▶ **TASK TO COMPLETE**
Rewrite the Atwood tourney thread from the words "# Atwood tourney" through the words "(Jul 20, 2005)", and replace "Atwood" with "Atwood Lake".

┌─ SOURCE TEXT

# Atwood tourney



## saugeyesam (Apr 20, 2004)

Hey folks, I'm gearing up for this years Saugeye tournament at Atwood. I am waiting to hear back from MWCD to make sure the weekend of April 30th is available and I have some money from sponsors yet to come in. Once I have everything squared away I will post specifics in a thread either here or in the tournament section. Looking forward to seeing some old faces and hopefully lots of new faces. Keep an "Eye" out for my next post regarding Rules and Entry Fees!


----------



## ducky152000 (Jul 20, 2005)

bummer, would love to go but we have one of our eastern ohio saugeye club tournys that day. getting dates for the mwcd lakes was horrible this year. a ton of new bass clubs this year.


----------



## DHower08 (Nov 20, 2015)

Id be in most likely a single boater but may come up with a partner. Whats your dead fish penalty and late to weigh penalty. Is their a blast off order or everyman for themselves. How many spots do you pay back. Big fish pot and what percentage of entries get paid back. Also take off and weigh in time? Sorry for all the questions and thanks in advance


----------



## freakofnature13 (Jul 2, 2008)

└─
┌─ COLLECTED DATA

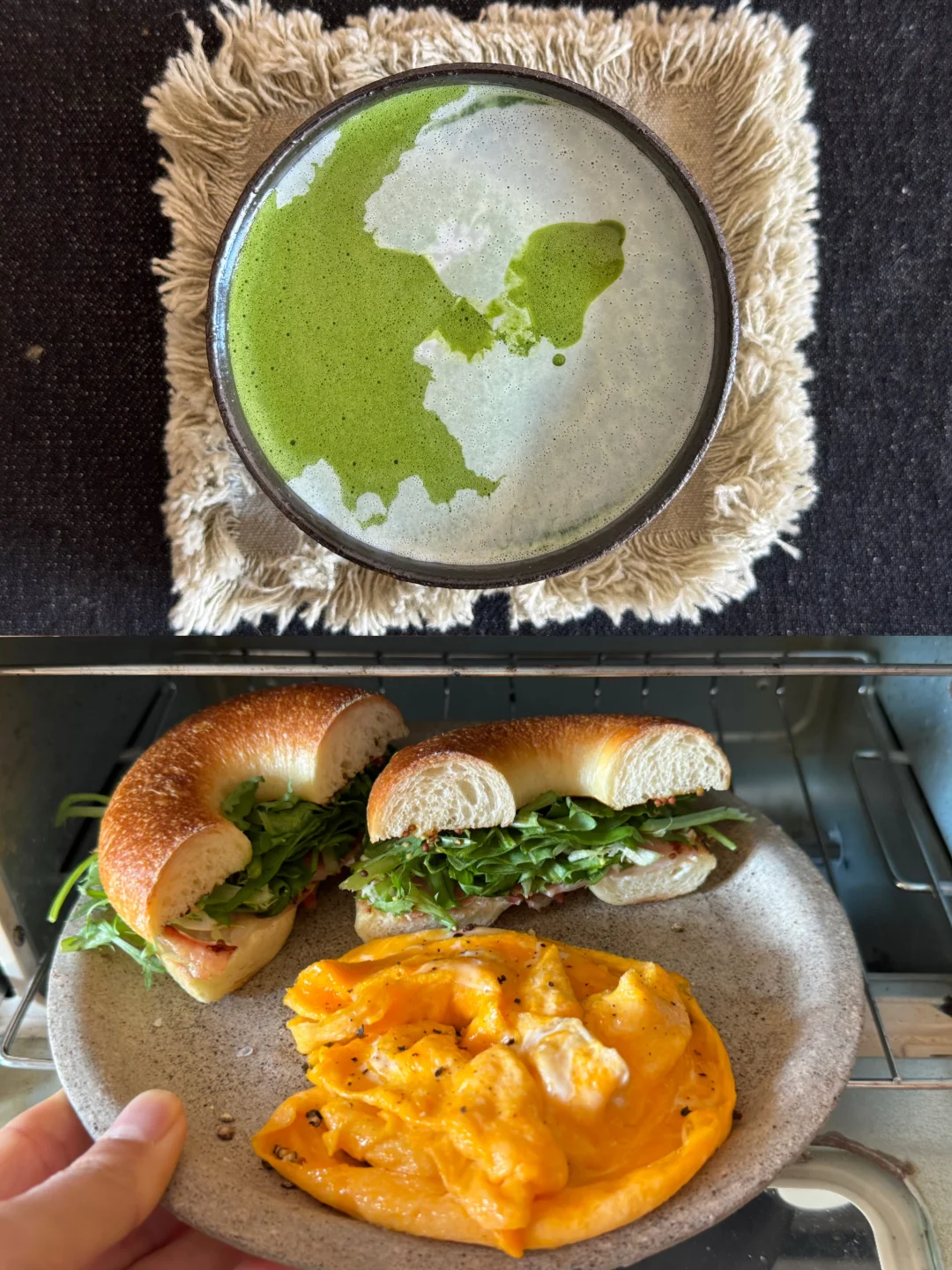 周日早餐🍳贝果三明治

└─

▶ **ANSWER BELOW**
# Atwood Lake tourney



## saugeyesam (Apr 20, 2004)

Hey folks, I'm gearing up for this years Saugeye tournament at Atwood Lake. I am waiting to hear back from MWCD to make sure the weekend of April 30th is available and I have some money from sponsors yet to come in. Once I have everything squared away I will post specifics in a thread either here or in the tournament section. Looking forward to seeing some old faces and hopefully lots of new faces. Keep an "Eye" out for my next post regarding Rules and Entry Fees!


----------



## ducky152000 (Jul 20, 2005)